OT- Question about Steadyhand

HalfDead wrote on 2/10/2004, 4:21 PM
I have some old VHS video's that have been converted to digital tape using a video 8 camera. Most of the video is shakey. I know that steadyhand will do a good job of removing most of the shake but this video hasn't been broken into individual scenes.

Will I have to have to cut my video up first or does it not matter if I just put the entire video through Steadyhand first. I know that the latter would be faster but I thought that the program might get confused as to what to do when the scenes changed. Any ideas?

Comments

johnmeyer wrote on 2/10/2004, 5:46 PM
I have had some difficulty with Steadyhand getting confused at scene changes, but only when I use something other than the defaults. I suggest you try using the default Normal setting on a few minutes of footage. You'll know right away if it will work. Also, the one thing I do change (and this won't matter for the scene change algorithm) is to turn off the Zoom settings. You do this by clicking on Custom (after selecting Normal), and then set Zoom to zero.

The thing that seems to screw up the steady algorithm across scene changes is to change the size of the boundaries (also found under Custom).
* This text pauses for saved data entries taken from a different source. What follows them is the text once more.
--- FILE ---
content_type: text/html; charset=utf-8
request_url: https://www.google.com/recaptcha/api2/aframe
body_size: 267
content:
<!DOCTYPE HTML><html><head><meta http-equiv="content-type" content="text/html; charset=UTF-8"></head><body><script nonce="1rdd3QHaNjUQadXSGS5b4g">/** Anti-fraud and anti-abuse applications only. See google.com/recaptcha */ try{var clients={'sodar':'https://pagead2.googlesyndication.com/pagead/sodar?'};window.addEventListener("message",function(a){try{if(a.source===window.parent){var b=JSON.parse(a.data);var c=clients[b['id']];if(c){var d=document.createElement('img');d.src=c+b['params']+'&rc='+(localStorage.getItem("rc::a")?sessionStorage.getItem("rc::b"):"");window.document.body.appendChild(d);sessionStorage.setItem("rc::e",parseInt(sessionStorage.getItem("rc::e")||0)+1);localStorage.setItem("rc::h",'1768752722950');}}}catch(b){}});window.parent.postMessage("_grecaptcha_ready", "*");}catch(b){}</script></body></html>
I'm still waiting for Steadymove to be available for Vegas or some other program I own. It looks like a MUCH better program than Steadyhand, but it only works as a plugin to Premiere. I base this opinion entirely on the demos at their web site, and I might have a different opinion once I actually use the product. The few people that HAVE used, however, seem to think it works pretty darn well.
craftech wrote on 2/10/2004, 6:06 PM
Did you try a deck with a built in TBC (Time Base Corrector)? Does your camera have that option and did you turn it on? Did you use "dub" mode when you transfered?

John
Gopher77 wrote on 2/10/2004, 8:06 PM
I had a really bad video shot in 24p, went through a nightmare trying to clean it up. If theres one thing I learned about steady hand, the shorter the clip the better. Secondly don't do everything at once, I usually take out the zoom and rotation. You'll probably just have to cut a few clips out you can experiment with and go from there.